Chapter 1 #2
“You talk tough, baby,” he says, amused.
“Why don’t you c’mere, huh?”
He stands slow,
shadows wrapping around him.
“You got all that mouth,
“but you still too scared to come over here.
“Why’s that?”
I drop my had back with a laugh.
“Please. I’d make you cry.”
Celie grabs my arm, dragging me away.
The guy takes a step in our direction,
as if he's about to run after us,
forgetting he left a girl hanging.
“Wait—yo, slow down.
“You really gonna walk off without tellin’ me your name?”
“Next time,” I call back, stumbling into the next block over.

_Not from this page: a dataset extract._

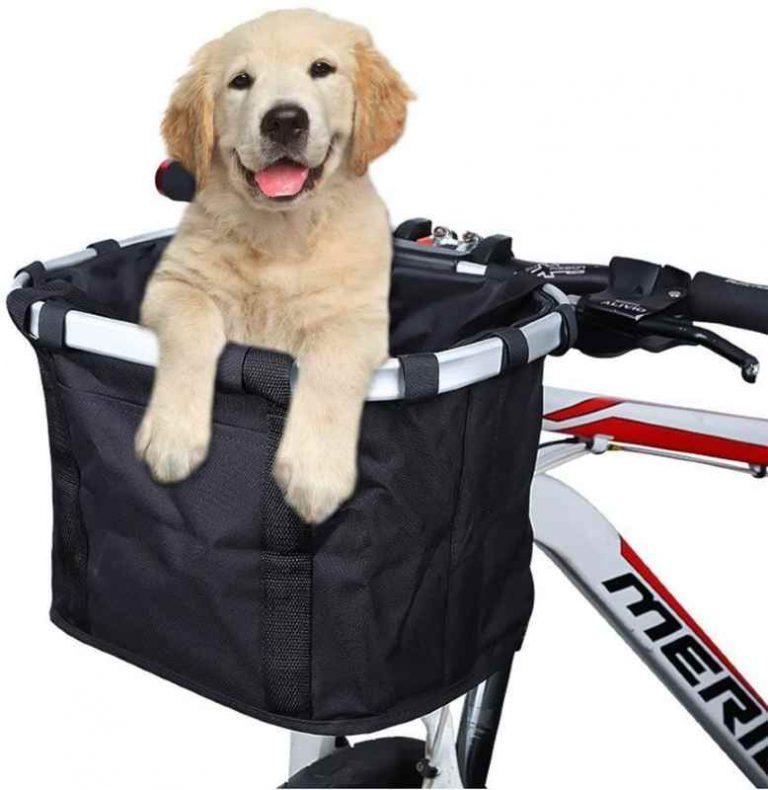 Front bike carrier for dog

But his voice follows me down the street,
“Wait—nah, c'mon. For real?
“This fuckin’ girl—Jesus."
His voice fading,
“She’s… Shit. What the fuck…”
Neon signs bleed into puddled gutters—
red, green, electric blue.
The color smears across the pavement, and a saxophone spills out from an open window somewhere above a bodega, a drunk ballad laced with heartbreak.
Then Celie’s voice cracks,
splinters,
breaks apart.
“I wished Drake loved me.”
It spits out of her as if it's been locked up for days.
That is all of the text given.